3.       The 4.1 documentation refers to  tested WebDAV clients.  I’m surprised 
that list doesn’t include oXygen or some other freeware clients.  I’m assuming 
that by saying that the listed WebDAV clients were tested that they also passed 
some form of acceptance testing.  I’d like to suggest that the list be updated 
to reflect oXygen, EnGinSite DataFreeway, and BitKinex.

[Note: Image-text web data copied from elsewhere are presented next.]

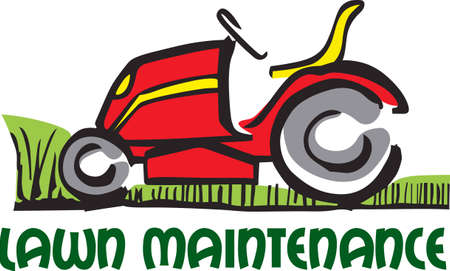push mower: Show your pride for your mowing business.  Its the perfect advertisement.  Everyone will love them! Illustration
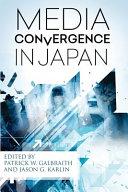 Media Convergence in Japan PDF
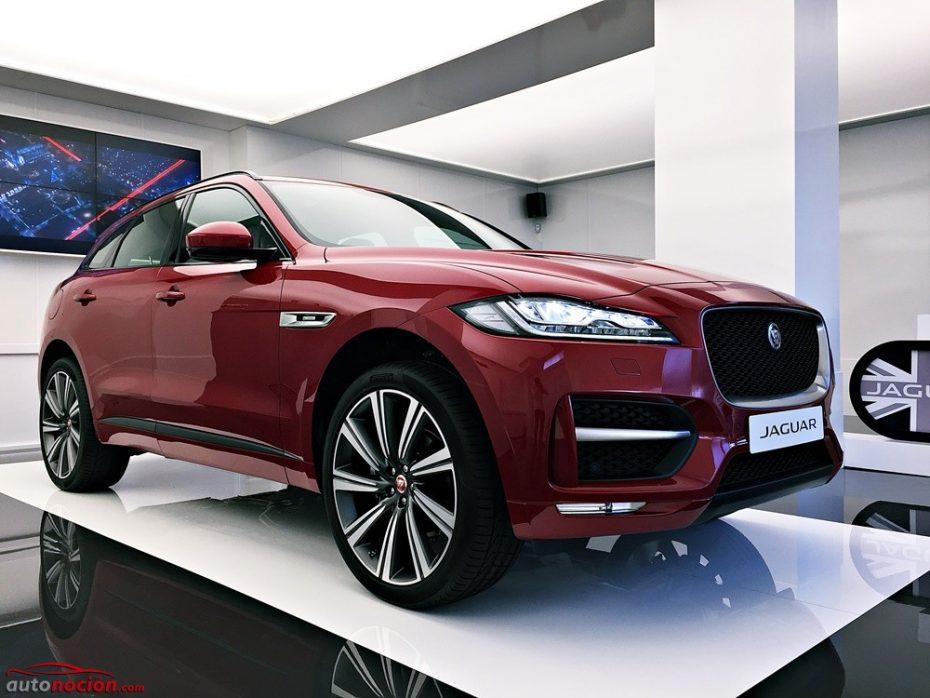 Conocemos en primicia el nuevo Jaguar F-PACE, el crossover deportivo inspirado en el F-TYPE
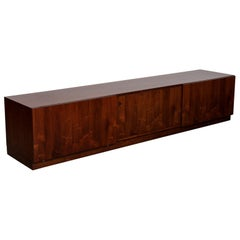 Ib Kofod-Larsen Long, Low Danish Rosewood Sideboard, 1960s, Faarup Mobelfabrik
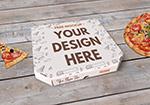 披萨盒样机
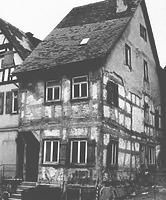 Zustand 1987 / Wohnhaus in 74523 Schwäbisch Hall (01.01.1987 - Albrecht Bedal (StadtA SHA Sever Häuserlexikon))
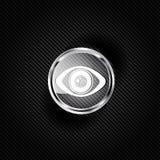 Eye icon, human eye symbol Royalty Free Stock Photography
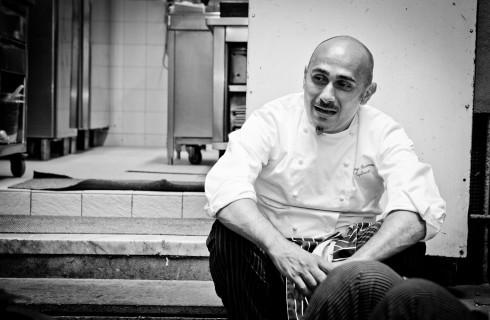 L'importanza della cucina francese secondo Anthony Genovese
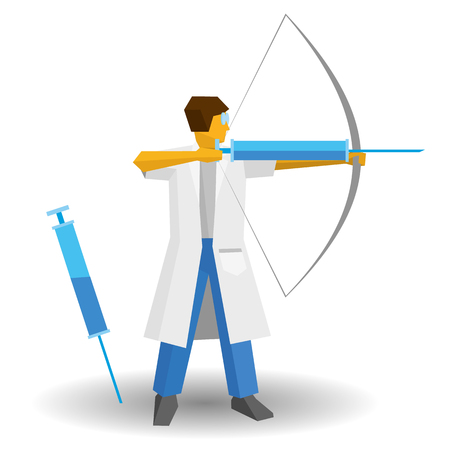 Doctor shooting a syringe like an archer. Medicine concept - injection or vaccination. Flat vector clip art. Medic isolated on white background.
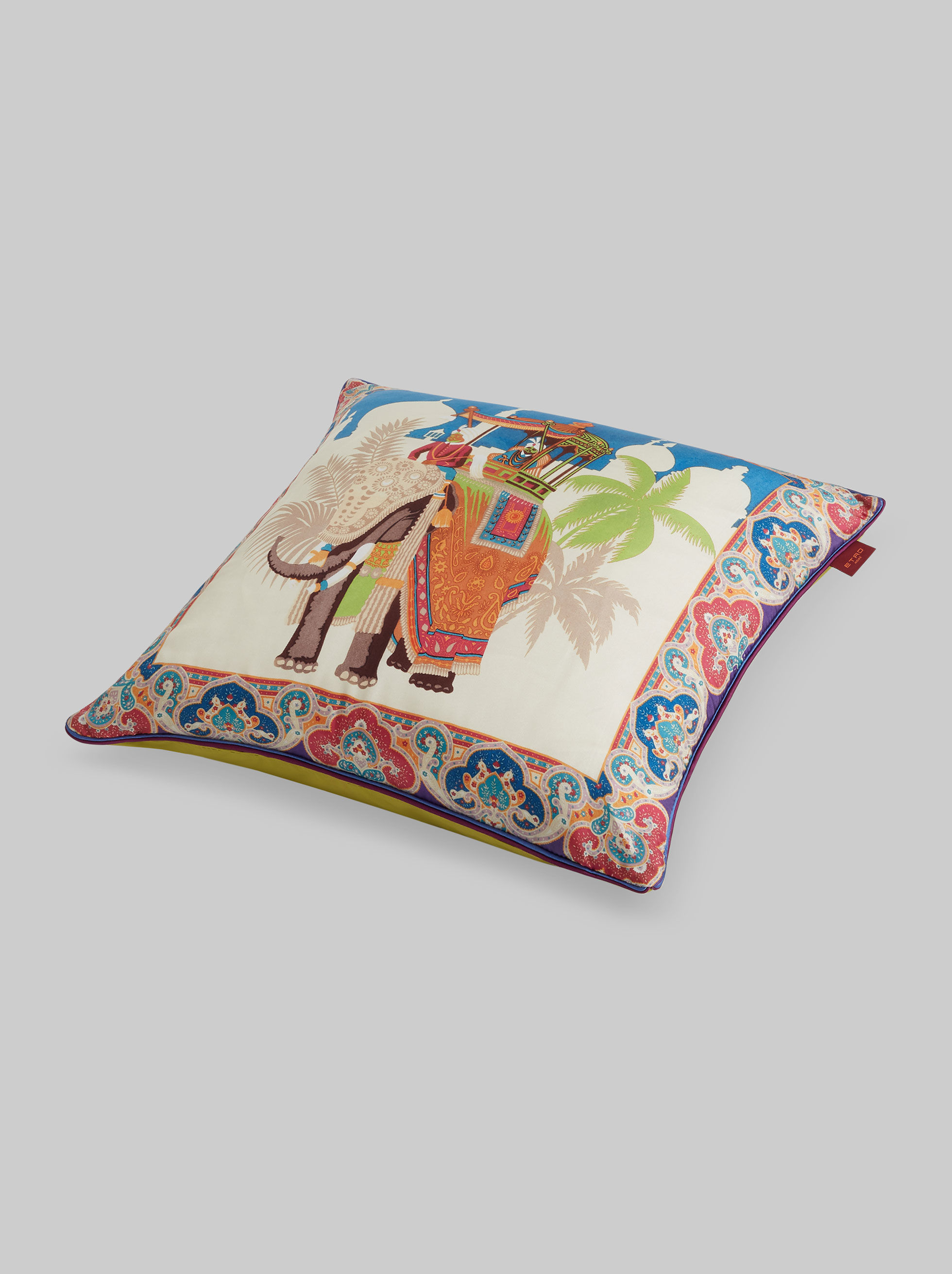 CLUTCH BAG PRINT SILK TWILL CUSHION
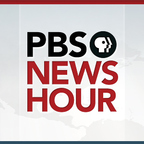 Stories of the Week | PBS NewsHour Podcast | PBS show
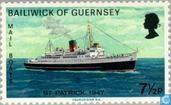 Postzegel Guernsey
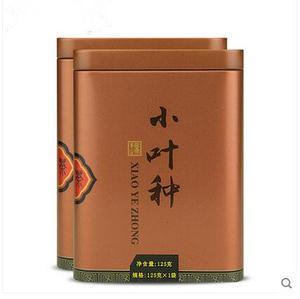 小叶种 红茶茶叶 广西高山春茶昭平红工夫红茶功夫茶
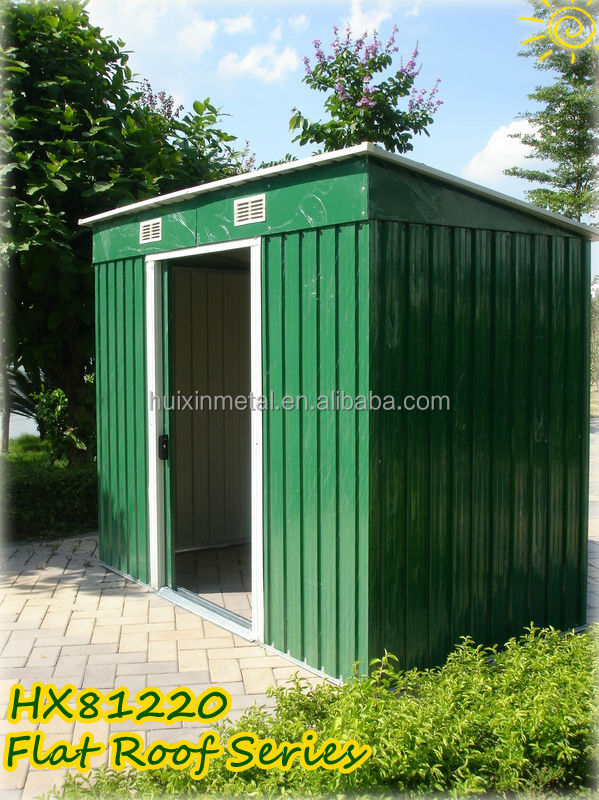 Easy store space saving garden tools 6x4 flat roof metal shed HX81222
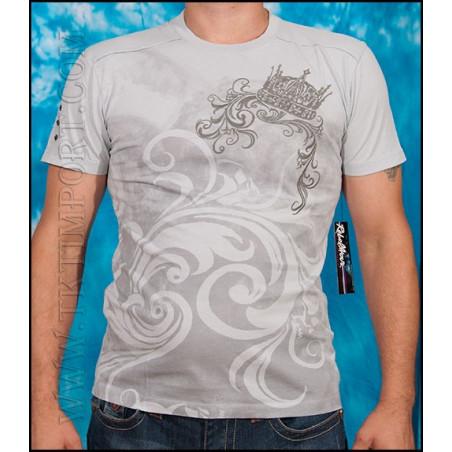 T-shirt - SSK121220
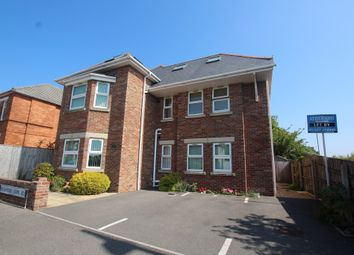 Thumbnail 1 Bed Flat To Rent In Ashton Court Richmond Park Road Bournemouth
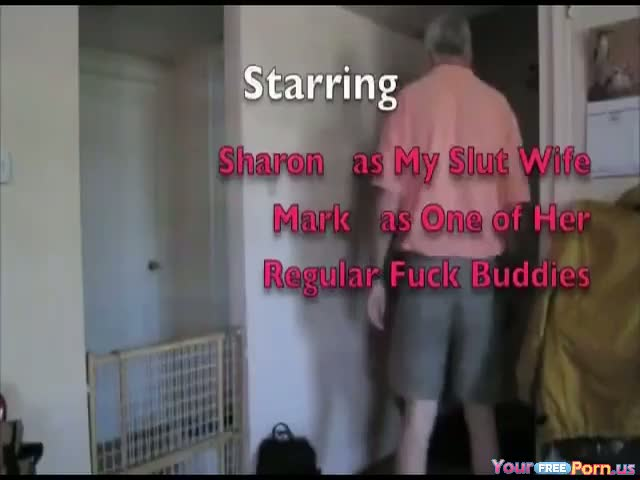 porn cuckold video cuckold fdbd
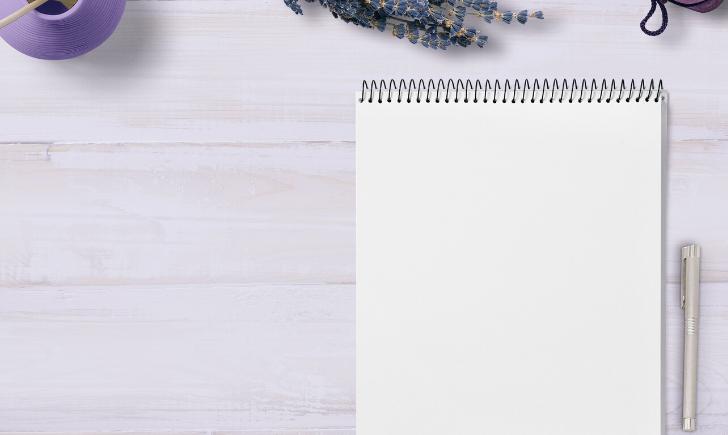 noteをブログの代わりとして使うのはアリ?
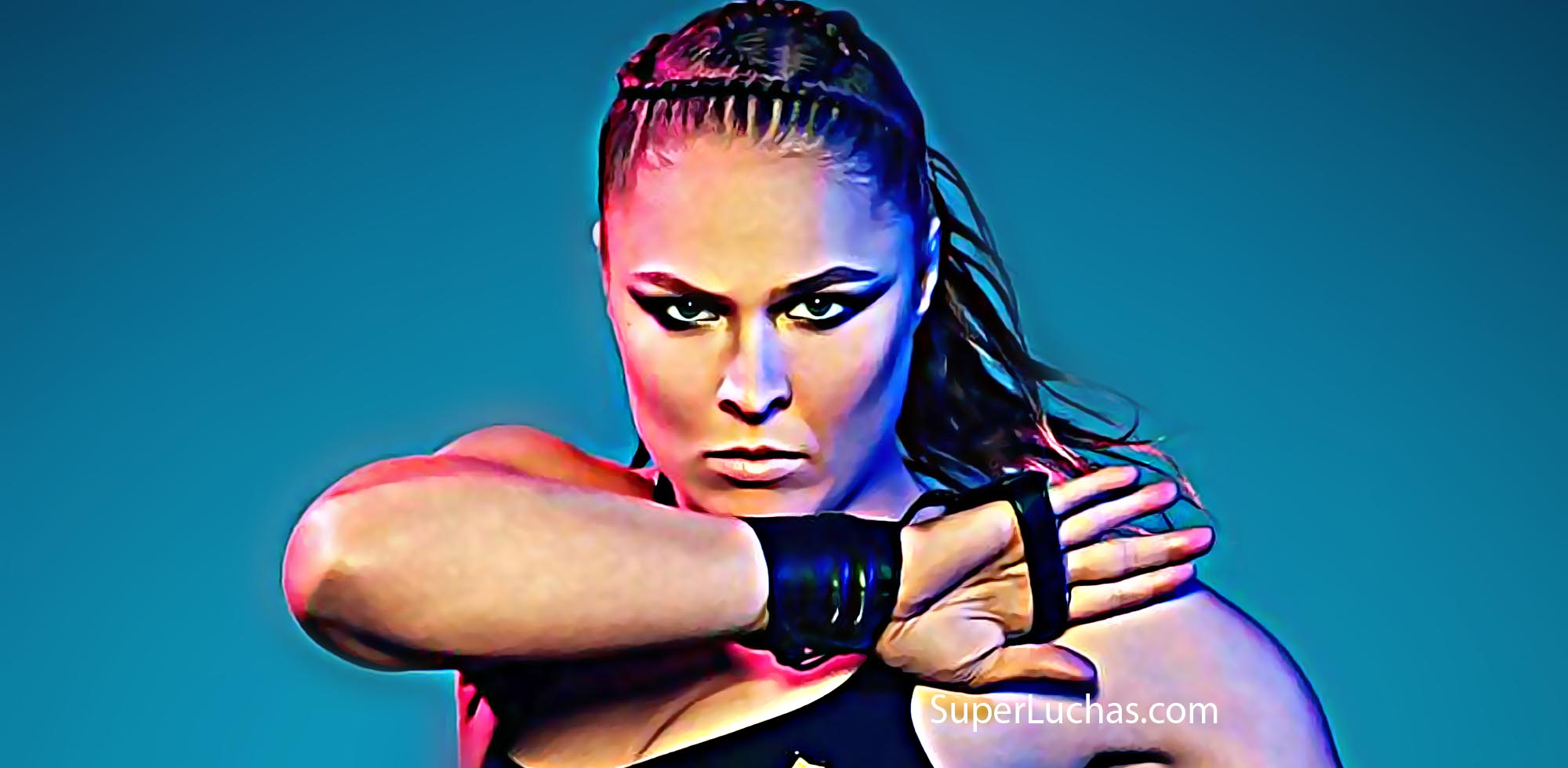 Ronda Rousey / UFC - WWE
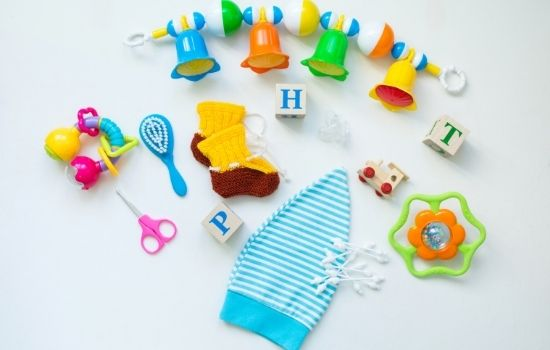Required Items For Your Newborn Baby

4.       Are there protocols in WebDAV that allow for limited directory viewing 
– that is to only request the first N subdirectories and/or documents within a 
given directory URI so as to explicitly limit the load on the server when 
trying to get a directory listing?

My options for replacing the use of oXygen and to avoid performance penalties 
associated with WebDAV are to:

1.       Build my own WebDAV client (if I can limit the directory listings), or

2.       Build an xquery web app that uses optimized queries such as cts:uris 
to drill down into directory URIs with an expandable TreeView to locate 
documents (and as a means of using the oXygen WebDAV-based editor to create the 
URL of the document I want to open and to paste it into the oXygen OpenURL 
feature).

3.       Find existing code that can hopefully be ported  to perform either of 
the above.

Thank you all for any help with this!